» Problem statement
Copy the records word for word, from the very beginning down through the line that contains "How many series does the legend list? 2".

» Data for processing
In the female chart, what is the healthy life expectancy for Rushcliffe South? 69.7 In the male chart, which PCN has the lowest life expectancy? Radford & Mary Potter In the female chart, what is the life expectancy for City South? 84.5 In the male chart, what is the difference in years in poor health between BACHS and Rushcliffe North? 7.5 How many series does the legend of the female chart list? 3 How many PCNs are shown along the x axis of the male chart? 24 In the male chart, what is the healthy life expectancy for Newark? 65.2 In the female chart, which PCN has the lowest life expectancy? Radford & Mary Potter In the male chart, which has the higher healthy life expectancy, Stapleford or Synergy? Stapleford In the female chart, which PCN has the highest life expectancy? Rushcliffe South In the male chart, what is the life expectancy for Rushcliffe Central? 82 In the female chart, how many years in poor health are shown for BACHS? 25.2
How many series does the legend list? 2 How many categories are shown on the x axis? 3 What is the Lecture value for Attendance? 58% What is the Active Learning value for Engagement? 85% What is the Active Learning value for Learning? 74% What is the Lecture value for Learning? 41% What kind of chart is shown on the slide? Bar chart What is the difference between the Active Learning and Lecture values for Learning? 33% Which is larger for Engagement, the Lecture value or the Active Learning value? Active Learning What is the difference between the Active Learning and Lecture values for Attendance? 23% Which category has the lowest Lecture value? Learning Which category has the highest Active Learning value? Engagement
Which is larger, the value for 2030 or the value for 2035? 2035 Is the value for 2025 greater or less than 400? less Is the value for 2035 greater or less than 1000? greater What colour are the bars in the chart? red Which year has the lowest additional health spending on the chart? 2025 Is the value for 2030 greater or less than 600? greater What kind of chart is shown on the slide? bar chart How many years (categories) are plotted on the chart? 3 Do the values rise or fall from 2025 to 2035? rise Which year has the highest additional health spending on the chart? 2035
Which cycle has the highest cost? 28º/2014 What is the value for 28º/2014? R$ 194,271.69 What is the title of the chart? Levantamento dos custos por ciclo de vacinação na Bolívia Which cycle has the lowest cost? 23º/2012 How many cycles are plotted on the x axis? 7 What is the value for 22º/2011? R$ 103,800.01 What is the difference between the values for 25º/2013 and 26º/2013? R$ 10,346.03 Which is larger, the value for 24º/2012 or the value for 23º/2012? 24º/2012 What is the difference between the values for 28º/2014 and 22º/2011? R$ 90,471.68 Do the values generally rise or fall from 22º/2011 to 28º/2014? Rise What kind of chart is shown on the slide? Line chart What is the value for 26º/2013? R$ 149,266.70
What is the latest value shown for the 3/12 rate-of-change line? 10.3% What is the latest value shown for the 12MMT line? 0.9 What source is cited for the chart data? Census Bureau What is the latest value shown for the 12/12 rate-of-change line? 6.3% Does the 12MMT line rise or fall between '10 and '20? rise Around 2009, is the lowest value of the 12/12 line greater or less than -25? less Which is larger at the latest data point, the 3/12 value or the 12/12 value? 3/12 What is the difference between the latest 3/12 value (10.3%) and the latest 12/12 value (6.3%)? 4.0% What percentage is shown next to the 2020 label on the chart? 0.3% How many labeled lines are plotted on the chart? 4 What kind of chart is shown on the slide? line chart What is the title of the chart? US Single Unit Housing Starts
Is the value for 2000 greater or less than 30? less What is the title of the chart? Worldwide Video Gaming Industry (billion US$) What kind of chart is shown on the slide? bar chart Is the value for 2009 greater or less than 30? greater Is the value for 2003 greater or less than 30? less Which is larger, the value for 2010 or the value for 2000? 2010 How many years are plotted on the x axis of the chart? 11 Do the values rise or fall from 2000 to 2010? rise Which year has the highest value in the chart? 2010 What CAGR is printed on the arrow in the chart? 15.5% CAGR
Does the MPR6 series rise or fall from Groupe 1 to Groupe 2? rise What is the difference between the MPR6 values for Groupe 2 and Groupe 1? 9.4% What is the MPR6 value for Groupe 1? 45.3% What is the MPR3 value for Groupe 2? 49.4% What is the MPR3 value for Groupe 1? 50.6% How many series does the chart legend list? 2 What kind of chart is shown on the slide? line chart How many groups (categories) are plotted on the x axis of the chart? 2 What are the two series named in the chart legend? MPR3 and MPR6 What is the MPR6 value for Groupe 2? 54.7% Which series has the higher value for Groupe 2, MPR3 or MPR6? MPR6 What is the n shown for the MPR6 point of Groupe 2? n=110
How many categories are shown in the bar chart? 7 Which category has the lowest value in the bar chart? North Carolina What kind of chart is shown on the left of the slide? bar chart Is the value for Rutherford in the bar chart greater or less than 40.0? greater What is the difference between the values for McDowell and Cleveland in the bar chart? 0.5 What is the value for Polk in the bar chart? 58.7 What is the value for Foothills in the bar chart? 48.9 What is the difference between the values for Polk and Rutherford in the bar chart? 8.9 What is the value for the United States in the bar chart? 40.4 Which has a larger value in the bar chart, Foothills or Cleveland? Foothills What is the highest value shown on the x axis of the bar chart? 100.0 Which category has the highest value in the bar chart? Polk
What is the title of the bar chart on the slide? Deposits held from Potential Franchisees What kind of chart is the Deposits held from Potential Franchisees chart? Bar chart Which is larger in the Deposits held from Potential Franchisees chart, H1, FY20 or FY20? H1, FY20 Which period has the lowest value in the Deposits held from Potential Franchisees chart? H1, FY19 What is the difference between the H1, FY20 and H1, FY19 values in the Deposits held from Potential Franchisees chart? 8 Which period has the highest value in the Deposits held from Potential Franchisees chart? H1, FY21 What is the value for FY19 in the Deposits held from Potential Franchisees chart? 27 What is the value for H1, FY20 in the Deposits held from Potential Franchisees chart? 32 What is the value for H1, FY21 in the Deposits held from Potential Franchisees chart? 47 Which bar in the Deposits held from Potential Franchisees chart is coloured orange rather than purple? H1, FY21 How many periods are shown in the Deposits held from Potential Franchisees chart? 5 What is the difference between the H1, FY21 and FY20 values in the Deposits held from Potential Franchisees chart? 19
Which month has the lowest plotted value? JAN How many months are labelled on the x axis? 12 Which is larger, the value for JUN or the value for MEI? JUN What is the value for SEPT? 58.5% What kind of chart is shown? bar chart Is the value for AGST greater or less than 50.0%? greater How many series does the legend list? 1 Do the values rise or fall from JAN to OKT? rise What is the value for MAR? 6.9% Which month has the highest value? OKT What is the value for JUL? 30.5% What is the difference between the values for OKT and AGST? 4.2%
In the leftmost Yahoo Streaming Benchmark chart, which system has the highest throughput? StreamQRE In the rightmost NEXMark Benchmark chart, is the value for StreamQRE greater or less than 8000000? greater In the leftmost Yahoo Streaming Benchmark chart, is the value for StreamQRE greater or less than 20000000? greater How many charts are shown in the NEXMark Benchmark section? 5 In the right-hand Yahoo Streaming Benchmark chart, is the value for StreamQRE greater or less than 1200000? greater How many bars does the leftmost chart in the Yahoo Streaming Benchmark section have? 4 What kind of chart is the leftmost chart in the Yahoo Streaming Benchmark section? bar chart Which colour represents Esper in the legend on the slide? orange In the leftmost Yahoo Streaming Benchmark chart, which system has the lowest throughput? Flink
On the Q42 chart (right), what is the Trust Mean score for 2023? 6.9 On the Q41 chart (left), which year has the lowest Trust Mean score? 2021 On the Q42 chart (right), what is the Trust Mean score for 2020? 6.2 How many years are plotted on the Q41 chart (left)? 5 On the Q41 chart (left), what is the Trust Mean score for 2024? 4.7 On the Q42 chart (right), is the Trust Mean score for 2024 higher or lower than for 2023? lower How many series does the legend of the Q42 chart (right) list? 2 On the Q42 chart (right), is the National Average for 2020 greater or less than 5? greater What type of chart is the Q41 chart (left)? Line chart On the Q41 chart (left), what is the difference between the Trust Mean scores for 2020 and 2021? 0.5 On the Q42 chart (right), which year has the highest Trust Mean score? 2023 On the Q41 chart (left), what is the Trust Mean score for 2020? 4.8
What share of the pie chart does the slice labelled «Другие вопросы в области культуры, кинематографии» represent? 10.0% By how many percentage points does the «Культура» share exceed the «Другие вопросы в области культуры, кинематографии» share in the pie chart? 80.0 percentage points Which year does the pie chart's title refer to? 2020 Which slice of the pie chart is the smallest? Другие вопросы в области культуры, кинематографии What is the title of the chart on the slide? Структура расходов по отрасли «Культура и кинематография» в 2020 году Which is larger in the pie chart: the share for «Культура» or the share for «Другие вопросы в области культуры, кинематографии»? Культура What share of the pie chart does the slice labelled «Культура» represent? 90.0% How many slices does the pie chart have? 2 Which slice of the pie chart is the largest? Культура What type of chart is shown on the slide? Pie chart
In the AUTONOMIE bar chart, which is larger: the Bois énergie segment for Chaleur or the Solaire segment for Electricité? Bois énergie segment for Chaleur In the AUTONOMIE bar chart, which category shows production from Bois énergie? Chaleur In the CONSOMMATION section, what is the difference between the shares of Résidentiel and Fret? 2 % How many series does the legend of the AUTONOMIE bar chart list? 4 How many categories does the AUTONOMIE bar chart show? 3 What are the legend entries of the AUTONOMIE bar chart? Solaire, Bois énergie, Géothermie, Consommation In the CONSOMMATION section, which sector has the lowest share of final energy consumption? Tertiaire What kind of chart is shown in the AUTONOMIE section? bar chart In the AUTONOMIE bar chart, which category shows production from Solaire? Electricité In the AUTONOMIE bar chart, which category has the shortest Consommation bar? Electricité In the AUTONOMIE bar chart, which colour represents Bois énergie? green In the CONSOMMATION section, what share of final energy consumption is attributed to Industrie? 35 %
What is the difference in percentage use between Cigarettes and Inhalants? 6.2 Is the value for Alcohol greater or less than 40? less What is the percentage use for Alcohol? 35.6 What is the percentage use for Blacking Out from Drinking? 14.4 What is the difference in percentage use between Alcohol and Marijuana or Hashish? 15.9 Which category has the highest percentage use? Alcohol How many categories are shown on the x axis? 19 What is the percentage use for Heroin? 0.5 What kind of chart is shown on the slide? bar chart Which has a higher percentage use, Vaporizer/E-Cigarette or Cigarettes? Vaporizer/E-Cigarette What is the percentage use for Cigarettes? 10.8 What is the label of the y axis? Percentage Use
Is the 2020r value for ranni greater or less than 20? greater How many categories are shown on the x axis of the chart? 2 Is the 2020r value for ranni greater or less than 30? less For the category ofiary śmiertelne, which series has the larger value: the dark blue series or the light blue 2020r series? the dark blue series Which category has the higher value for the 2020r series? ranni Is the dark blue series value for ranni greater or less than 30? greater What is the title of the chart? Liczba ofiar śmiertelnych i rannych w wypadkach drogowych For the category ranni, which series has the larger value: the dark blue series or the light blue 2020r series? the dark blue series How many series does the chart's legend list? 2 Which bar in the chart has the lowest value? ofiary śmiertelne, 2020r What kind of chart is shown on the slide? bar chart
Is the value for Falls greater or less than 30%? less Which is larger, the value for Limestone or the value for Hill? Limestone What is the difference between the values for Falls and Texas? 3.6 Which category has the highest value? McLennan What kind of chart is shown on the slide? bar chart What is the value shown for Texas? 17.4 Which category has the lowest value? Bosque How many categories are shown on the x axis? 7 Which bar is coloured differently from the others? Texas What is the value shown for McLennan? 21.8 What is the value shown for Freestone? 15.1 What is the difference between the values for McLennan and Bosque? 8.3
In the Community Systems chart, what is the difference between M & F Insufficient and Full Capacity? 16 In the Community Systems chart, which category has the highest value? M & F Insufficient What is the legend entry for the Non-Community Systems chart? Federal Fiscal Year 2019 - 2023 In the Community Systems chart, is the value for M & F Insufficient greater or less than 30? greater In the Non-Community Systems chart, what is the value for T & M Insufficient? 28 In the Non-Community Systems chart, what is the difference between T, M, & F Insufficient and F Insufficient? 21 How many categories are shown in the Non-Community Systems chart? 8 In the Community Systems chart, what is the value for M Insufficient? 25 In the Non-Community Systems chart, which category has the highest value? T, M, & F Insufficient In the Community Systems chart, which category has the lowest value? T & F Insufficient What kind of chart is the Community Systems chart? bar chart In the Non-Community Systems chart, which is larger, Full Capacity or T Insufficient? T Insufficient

» Task solution
In the female chart, what is the healthy life expectancy for Rushcliffe South? 69.7 In the male chart, which PCN has the lowest life expectancy? Radford & Mary Potter In the female chart, what is the life expectancy for City South? 84.5 In the male chart, what is the difference in years in poor health between BACHS and Rushcliffe North? 7.5 How many series does the legend of the female chart list? 3 How many PCNs are shown along the x axis of the male chart? 24 In the male chart, what is the healthy life expectancy for Newark? 65.2 In the female chart, which PCN has the lowest life expectancy? Radford & Mary Potter In the male chart, which has the higher healthy life expectancy, Stapleford or Synergy? Stapleford In the female chart, which PCN has the highest life expectancy? Rushcliffe South In the male chart, what is the life expectancy for Rushcliffe Central? 82 In the female chart, how many years in poor health are shown for BACHS? 25.2
How many series does the legend list? 2 How many categories are shown on the x axis? 3 What is the Lecture value for Attendance? 58% What is the Active Learning value for Engagement? 85% What is the Active Learning value for Learning? 74% What is the Lecture value for Learning? 41% What kind of chart is shown on the slide? Bar chart What is the difference between the Active Learning and Lecture values for Learning? 33% Which is larger for Engagement, the Lecture value or the Active Learning value? Active Learning What is the difference between the Active Learning and Lecture values for Attendance? 23% Which category has the lowest Lecture value? Learning Which category has the highest Active Learning value? Engagement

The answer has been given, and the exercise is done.